Mast paired up with U.S. Rep. Debbie Dingell, D-Mich., to bring out the “Forage Fish Conservation Act” which “protections for forage fish, prey for other recreationally and commercially important species such as tuna, salmon, and cod” which “have declined substantially due to human activity and threaten the viability of marine ecosystems, as well as opportunities for recreational fisherman.”
Weighing in on the bill on Wednesday, Mast pointed to fishing ‘s role in his own district and how this bill could help the area.
“On the Treasure Coast we know firsthand how irresponsible management of our marine ecosystem can have devastating ripple effects on our environment, food supply, fishing industry and overall economy,” Mast said. “This is important and bipartisan sustainability legislation that will help protect our coastal health, environment and economy.”

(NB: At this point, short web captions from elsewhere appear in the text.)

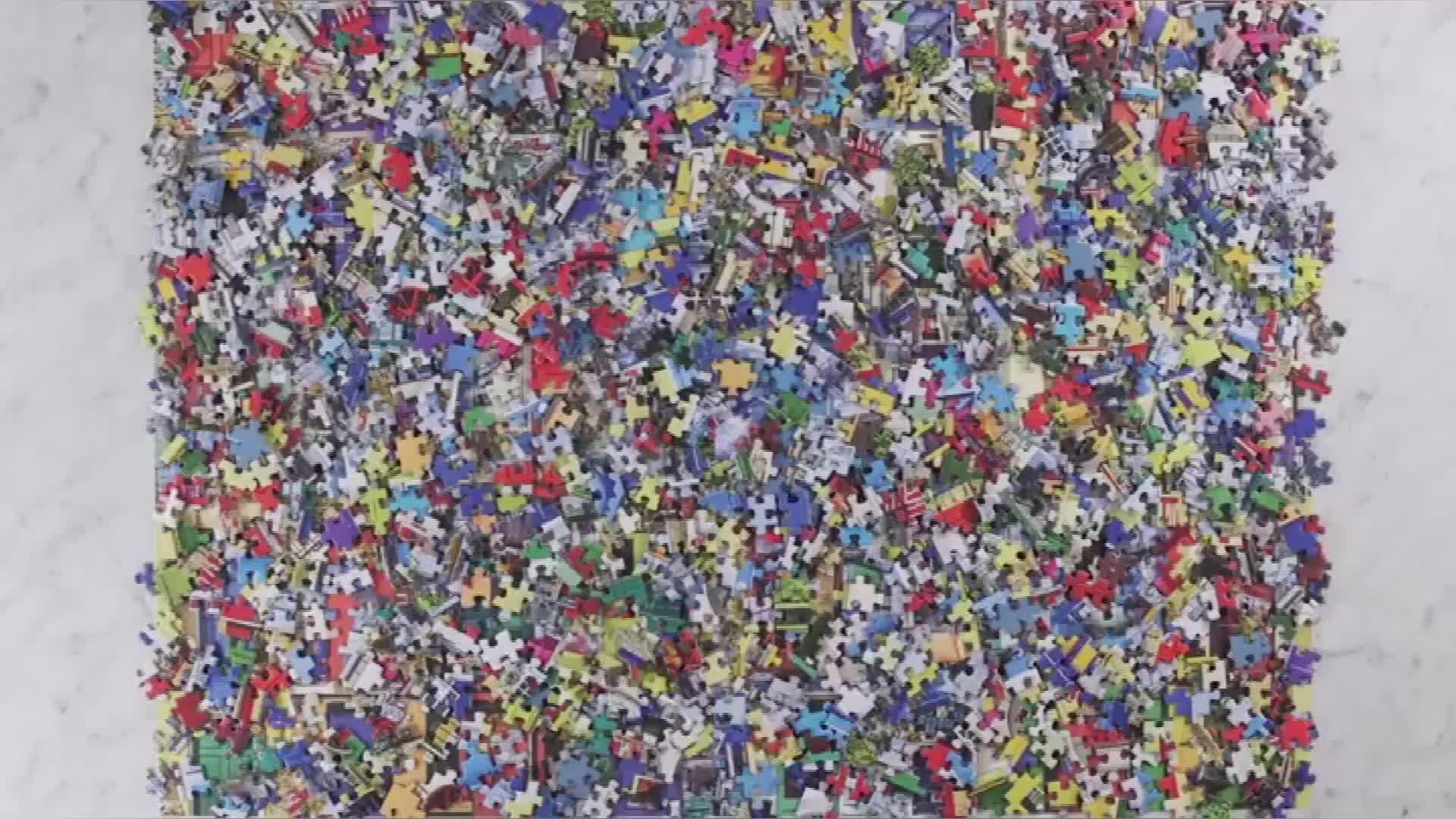 Su misura Commercio All'ingrosso di Formato Standard 750 Pezzi di Puzzle di Puzzle Game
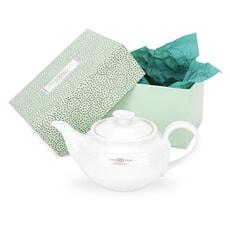 Portmeirion Sophie Conran - Teapot 1pt White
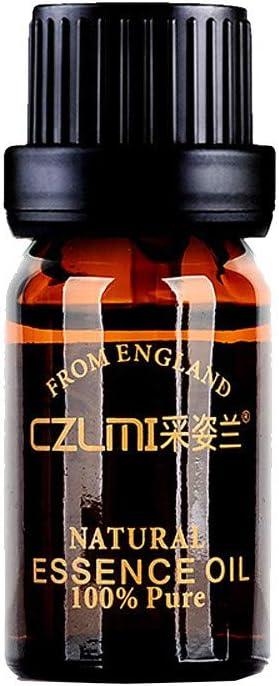 Productos para Adultos POLP Aceite Esencial agrandado del pene de ...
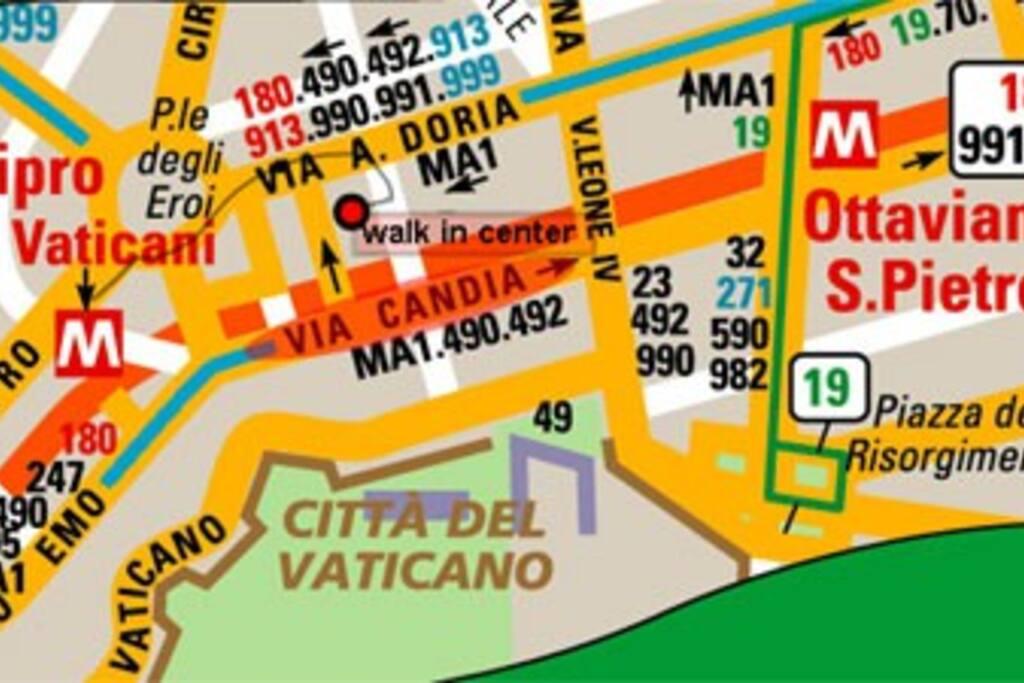 #mappa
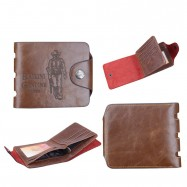image of Men's Fashion PU Leather Classic Style Short Wallet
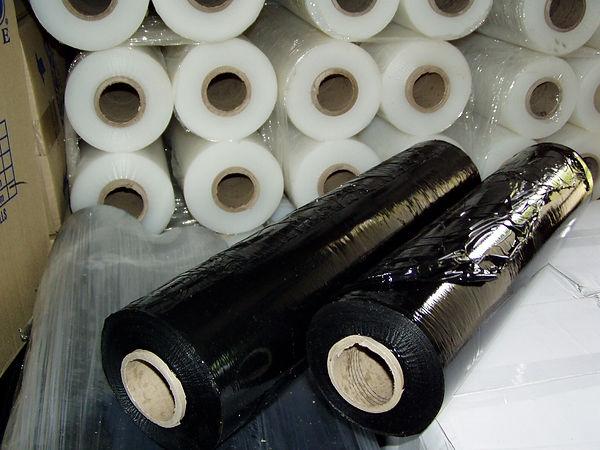 Cargo Securing Australia-Plastic Film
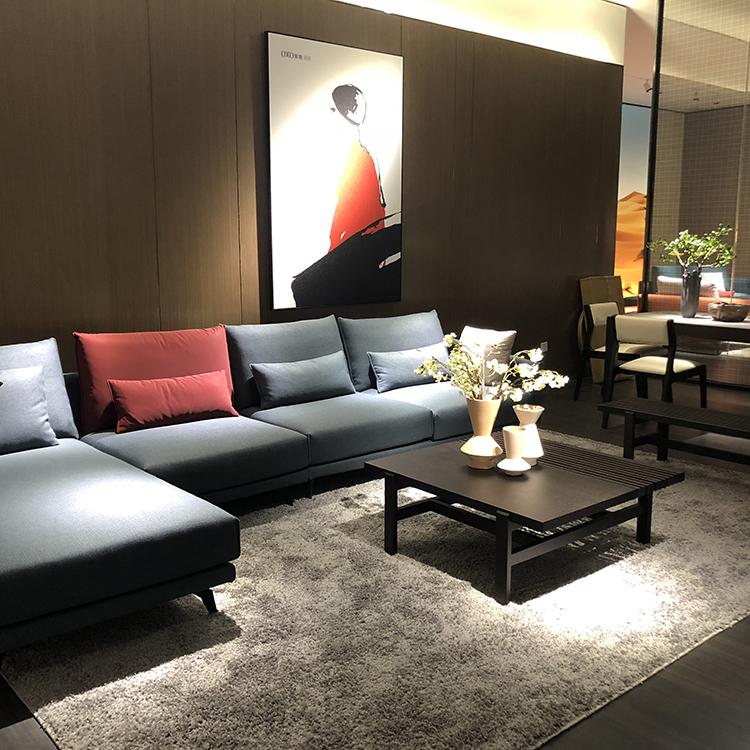 9606 Modern Sofa Tela Sofa Living Room Sofas Para sa Bahay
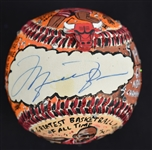 Michael Jordan One-Of-A-Kind Charles Fazzino Baseball UDA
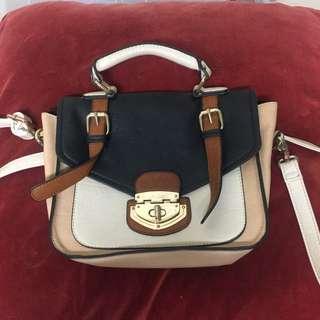 Colette Hayman Tri Tones Bag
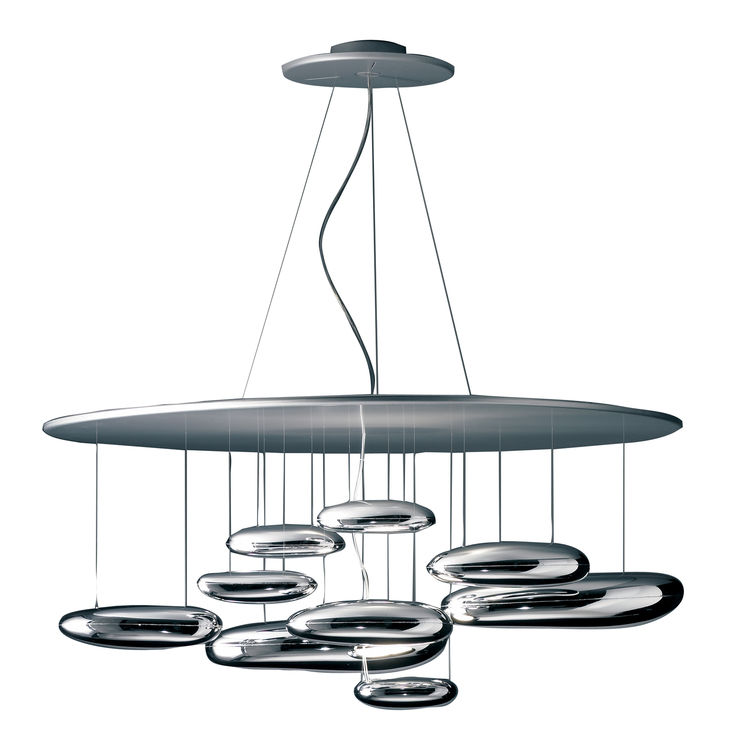 "<strong>The Mercury Suspension Lamp</strong> by Ross Lovegrove for <a href=""http://artemide.com"">Artemide</a>"
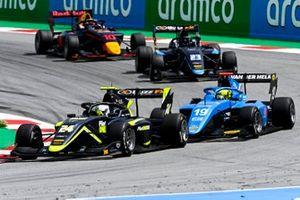 Kaylen Frederick, Carlin Buzz Racing, Tijmen Van Der Helm, MP Motorsport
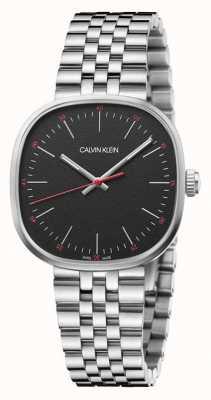 Calvin Klein | hommes | carrément | bracelet en acier inoxydable | cadran noir | K9Q12131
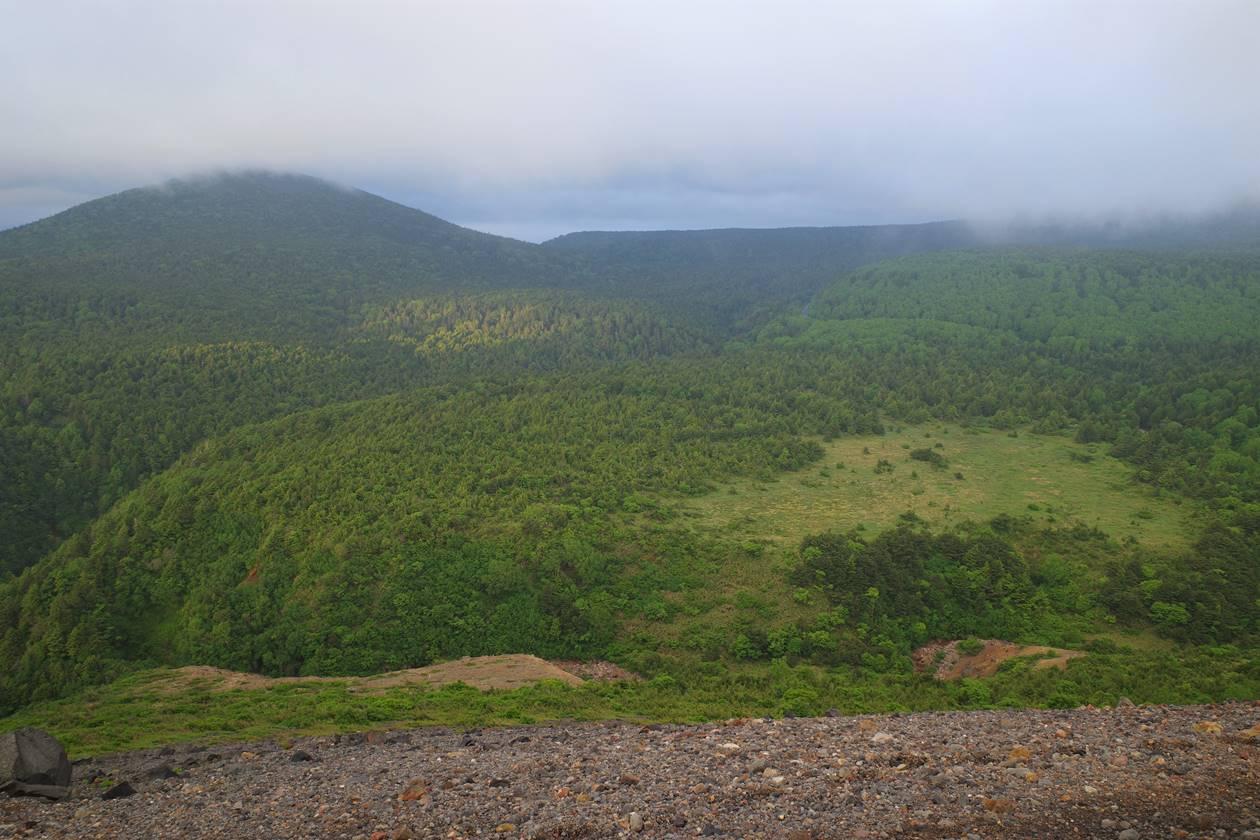 吾妻山の湿原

“Declining fish stocks threaten both the larger marine ecosystem and the coastal economies that rely on them,” Dingell said. “This legislation addresses a key need by implementing robust, science-based management practices for forage fish to promote sustainable fisheries and safeguard our environmental heritage for the enjoyment of future generations.”
“The Forage Fish Conservation Act builds upon the successes of the Magnuson-Stevens Act, the primary federal law governing marine fisheries management,” Mast’s office noted. “To ensure that enough forage fish remain in the water, the act: provides a national, science-based definition for forage fish in federal waters; assesses the impact a new commercial forage fish fishery could have on existing fisheries, fishing communities, and the marine ecosystem prior to the fishery being authorized; account for predator needs in existing management plans for forage fish;
Specifies that managers consider forage fish when establishing research priorities; ensures scientific advice sought by fishery managers includes recommendations for forage fish; conserves and manages river herring and shad in the ocean; and preserve state management of forage fish fisheries that occur within their jurisdiction.”
The bill has the support of several groups including the American Sportfishing Association, the National Wildlife Federation, the National Audubon Society and the Theodore Roosevelt Conservation Partnership.
Four other congressmen have lined up as cosponsor of the bill which was sent to the U.S. House Natural Resources Committee. So far, there is no version of the legislation over in the U.S. Senate.